President Cyril Ramaphosa in Germany for G20 Africa Conference
President Cyril Ramaphosa has arrived in Germany where he is expected to participate in the G20 Africa Conference in Berlin.
The conference will discuss progress made with the G20 Partnership with Africa and the Compact with Africa (CwA), the Presidency said on Monday.
The CwA was formally launched during the July 2017 G20 Hamburg Summit and comprises 12 African countries including Benin, Côte d’Ivoire, Egypt, Ethiopia, Ghana, Guinea, Morocco, Rwanda, Senegal, Tunisia, Togo and recently Burkina Faso.
The CwA Initiative is based on the premise that significant economic development can be achieved when African countries, G20 members, development partner countries, and international organisations work together to create a better environment for private investment.
“This conference will therefore also focus on ways in which the G20, African countries and development banks can cooperate to promote private investment and economic participation in Africa while reflecting on the achievements and gains made since the Hamburg Summit of 2017,” the Presidency said.
President Ramaphosa is also expected to deliver a keynote address in his capacity as Co-Chair of the G20 Africa Advisory Group at the G20 Investment Summit.
The summit brings together German businesses and CwA countries to further explore investment opportunities under the framework of the G20 Partnership with Africa.
During the summit, German investors are expected to present flagship projects currently undertaken in the CwA countries.
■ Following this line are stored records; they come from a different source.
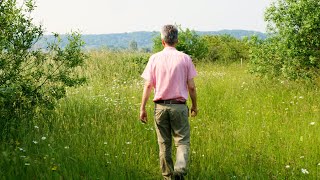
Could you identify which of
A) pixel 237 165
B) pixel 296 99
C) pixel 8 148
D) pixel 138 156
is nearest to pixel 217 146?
pixel 237 165

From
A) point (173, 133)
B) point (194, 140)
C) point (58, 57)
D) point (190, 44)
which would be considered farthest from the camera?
point (190, 44)

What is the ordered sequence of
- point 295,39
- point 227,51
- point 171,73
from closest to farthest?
point 171,73, point 295,39, point 227,51

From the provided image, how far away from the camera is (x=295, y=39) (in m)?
9.97

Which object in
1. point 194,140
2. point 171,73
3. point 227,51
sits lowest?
point 227,51

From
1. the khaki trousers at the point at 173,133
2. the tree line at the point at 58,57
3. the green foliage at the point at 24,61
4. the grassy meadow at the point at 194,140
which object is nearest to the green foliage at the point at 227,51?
the tree line at the point at 58,57

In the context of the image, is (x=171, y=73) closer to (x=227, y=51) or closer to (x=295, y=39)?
(x=295, y=39)

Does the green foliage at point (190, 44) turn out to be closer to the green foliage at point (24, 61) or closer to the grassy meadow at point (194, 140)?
the grassy meadow at point (194, 140)

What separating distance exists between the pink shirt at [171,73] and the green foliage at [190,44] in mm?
15414

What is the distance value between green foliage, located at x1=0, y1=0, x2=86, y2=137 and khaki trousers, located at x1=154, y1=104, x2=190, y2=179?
2.61 m

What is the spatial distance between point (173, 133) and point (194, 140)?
1456 millimetres

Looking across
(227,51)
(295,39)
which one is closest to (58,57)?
(295,39)

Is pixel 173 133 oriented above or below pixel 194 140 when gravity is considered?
above

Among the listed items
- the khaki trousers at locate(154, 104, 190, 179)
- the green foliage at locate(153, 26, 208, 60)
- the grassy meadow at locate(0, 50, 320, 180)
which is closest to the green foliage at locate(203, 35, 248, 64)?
the green foliage at locate(153, 26, 208, 60)

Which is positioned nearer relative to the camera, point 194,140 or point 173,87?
point 173,87
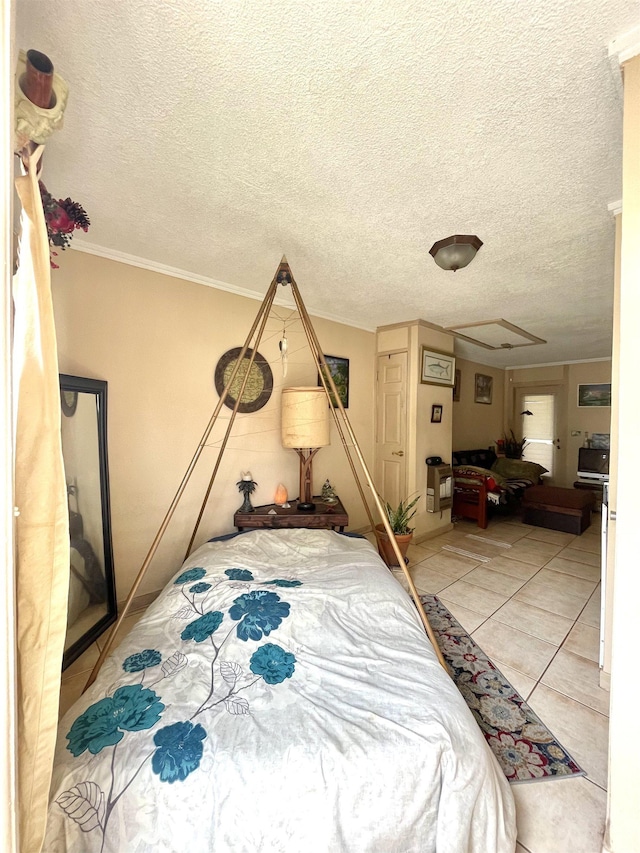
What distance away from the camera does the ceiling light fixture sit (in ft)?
6.32

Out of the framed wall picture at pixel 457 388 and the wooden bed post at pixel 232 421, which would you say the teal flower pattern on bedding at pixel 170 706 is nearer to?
the wooden bed post at pixel 232 421

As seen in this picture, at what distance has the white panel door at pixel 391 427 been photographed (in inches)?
145

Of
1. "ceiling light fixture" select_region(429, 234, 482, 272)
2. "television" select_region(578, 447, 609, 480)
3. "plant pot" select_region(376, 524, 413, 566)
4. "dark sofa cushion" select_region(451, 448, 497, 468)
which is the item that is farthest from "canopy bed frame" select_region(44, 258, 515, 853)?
"television" select_region(578, 447, 609, 480)

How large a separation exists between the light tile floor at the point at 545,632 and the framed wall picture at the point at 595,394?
2.62 meters

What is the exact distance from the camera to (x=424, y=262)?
2.24m

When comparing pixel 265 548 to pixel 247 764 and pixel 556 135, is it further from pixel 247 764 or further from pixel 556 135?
pixel 556 135

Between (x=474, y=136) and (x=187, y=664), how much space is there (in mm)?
2306

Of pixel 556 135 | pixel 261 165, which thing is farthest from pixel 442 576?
pixel 261 165

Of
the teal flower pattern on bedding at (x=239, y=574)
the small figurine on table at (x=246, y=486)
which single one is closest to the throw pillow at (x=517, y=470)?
the small figurine on table at (x=246, y=486)

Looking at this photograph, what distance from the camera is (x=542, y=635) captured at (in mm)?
2154

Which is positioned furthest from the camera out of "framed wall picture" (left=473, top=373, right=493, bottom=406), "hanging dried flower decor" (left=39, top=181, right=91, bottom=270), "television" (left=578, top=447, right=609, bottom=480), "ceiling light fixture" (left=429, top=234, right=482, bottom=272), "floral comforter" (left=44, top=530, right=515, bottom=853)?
"framed wall picture" (left=473, top=373, right=493, bottom=406)

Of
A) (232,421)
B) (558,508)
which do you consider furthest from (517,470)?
(232,421)

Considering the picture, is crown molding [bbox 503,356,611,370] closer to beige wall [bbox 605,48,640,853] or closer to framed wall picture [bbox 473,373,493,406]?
framed wall picture [bbox 473,373,493,406]

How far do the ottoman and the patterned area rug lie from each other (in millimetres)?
2983
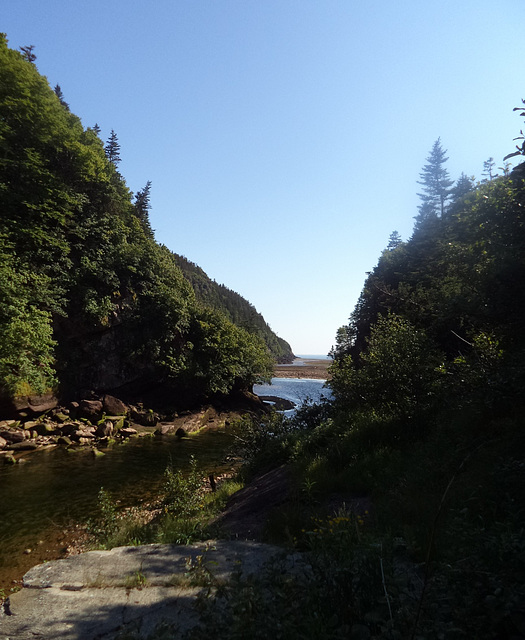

As part of his working visit, President Ramaphosa will have a bilateral meeting with Angela Merkel, Chancellor of Germany, the Presidency said.
President Ramaphosa will be accompanied by Finance Minister Tito Mboweni.
Germany and South Africa enjoy a robust and growing trade relationship. In 2017, Germany remained South Africa’s third largest global trading partner.
South African exports to Germany amounted to R84.198 billion and imports amounted to R127.543 billion. There are more than 600 German companies in South Africa that sustain approximately 100 000 jobs.